To make nanoparticles, FAPuLG was dissolved in DMSO and then added dropwise to deionized water. Organic solvent was removed by dialysis method. The average diameter of the formed nanoparticles was consistently <200 nm (Figure 2a, Table 2). Particle sizes of FAPuLG were slightly larger than PuLG, suggesting that the folic acid moiety may increase their average diameter. Furthermore, PuLG and FAPuLG nanoparticles were spherical (Figure 2b). Their sizes were not significantly different from the results of particle size measurement. Since PuLG and FAPuLG are amphiphilic polymers composed of the hydrophilic domain of pullulan and hydrophobic domain of PLGA, formation of nanoparticles occurred by self-aggregation process in the aqueous environment. To study the self-assembly of nanoparticles, fluorescence spectroscopy measured CAC using pyrene as a fluorescence probe. The fluorescence spectra showed a red shift according to the increase of copolymer concentration, indicating that the self-assembly of the copolymer was formed in water, and then, pyrene was preferentially partitioned into the core of the nanoparticles (Figure 3a,c). A flat region and a sigmoid change in the crossover region were observed at low concentrations of copolymer (Figure 3d,f). These crossover regions were known to be the CAC of the copolymer. The CAC of PuLG, FAPuLG-1, and FAPuLG-2 was 0.026 g/l, 0.011 g/l, and 0.01 g/l, respectively. DOX was used as a model anticancer drug. DOX was incorporated into the PuLG and FAPuLG nanoparticles. The results are summarized in Table 2. When DOX was incorporated into the nanoparticles, sizes were increased significantly compared to empty nanoparticles.

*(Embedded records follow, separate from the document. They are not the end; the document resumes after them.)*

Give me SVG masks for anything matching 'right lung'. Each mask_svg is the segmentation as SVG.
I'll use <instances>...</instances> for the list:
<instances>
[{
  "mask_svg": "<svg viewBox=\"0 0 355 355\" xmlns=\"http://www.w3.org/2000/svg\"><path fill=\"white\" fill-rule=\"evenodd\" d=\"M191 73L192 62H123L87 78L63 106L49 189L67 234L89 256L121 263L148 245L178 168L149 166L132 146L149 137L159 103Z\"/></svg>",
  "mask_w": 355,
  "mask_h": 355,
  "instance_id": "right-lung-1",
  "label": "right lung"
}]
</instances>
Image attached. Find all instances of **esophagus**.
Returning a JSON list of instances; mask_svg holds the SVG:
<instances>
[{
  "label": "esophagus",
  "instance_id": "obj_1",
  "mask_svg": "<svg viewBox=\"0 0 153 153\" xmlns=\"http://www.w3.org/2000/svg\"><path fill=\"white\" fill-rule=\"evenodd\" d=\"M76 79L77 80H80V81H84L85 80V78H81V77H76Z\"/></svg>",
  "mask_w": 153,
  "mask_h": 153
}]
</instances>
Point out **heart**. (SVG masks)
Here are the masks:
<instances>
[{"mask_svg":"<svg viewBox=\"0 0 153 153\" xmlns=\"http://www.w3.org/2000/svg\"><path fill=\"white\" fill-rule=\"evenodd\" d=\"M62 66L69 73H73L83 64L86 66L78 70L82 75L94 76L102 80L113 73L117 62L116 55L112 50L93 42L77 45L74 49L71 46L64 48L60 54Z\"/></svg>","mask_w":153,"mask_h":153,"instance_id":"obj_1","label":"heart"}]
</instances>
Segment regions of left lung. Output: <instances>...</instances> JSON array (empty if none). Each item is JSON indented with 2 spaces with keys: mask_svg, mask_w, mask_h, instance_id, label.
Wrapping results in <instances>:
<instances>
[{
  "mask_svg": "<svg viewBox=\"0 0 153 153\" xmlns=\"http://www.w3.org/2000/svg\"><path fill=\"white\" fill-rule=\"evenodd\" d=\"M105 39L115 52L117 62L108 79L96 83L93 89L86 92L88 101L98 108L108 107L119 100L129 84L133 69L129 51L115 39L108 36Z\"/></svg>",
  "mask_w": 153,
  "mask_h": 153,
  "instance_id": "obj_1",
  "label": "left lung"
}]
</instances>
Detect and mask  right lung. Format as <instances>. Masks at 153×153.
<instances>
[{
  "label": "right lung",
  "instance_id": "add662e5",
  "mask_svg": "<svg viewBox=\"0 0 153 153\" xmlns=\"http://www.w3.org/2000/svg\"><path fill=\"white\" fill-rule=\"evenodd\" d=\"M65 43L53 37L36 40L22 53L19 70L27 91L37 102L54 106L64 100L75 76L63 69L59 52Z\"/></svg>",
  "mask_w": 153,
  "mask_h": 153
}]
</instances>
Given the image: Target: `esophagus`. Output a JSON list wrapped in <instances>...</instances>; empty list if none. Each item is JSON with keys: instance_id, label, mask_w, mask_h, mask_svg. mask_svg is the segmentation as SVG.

The drug release kinetics was shown in Figure 4. The drug release rate was relatively fast until 36 h, after which release was continuous. The nanoparticles having larger diameter and higher drug contents induced a slower release rate of drugs.
Figure 2

Typical particle size (a) and TEM image (b) of FAPuLG-1 nanoparticles.

Table 2

Characterization of FAPuLG nanoparticles

 

CAC (g/l)

Average diameter (intensity, nm)

Drug contents (%, w / w )

Theoretical

Experimental

Empty nanoparticles

 PuLG

0.026

87

  

 FAPuLG-1

0.011

94.4

  

 FAPuLG-2

0.01

116.8

  

DOX-loaded nanoparticles

 PuLG

 

123.1

20

6.8

 FAPuLG-1

 

168.1

20

7.2

 FAPuLG-2

 

173.1

20

7.4

Figure 3

Fluorence excitation and plots of intensity ratios. Fluorescence excitation of pyrene (6.0 × 10 − 7 M) vs. the concentration of PuLG (a), FAPuLG-1 (b), and FAPuLG-2 (c) nanoparticles in distilled water (λem = 390 nm). Plots of the intensity ratios, I338/I335, from the pyrene excitation spectra vs. log c of the PuLG (d), FAPuLG-1 (e), and FAPuLG-2 (f) nanoparticles in distilled water. Each point was derived from the fluorescence spectra curve. The arrows indicate the signal changes in the crossover region.

Figure 4

DOX release from PuLG and FA-PuLG nanoparticles.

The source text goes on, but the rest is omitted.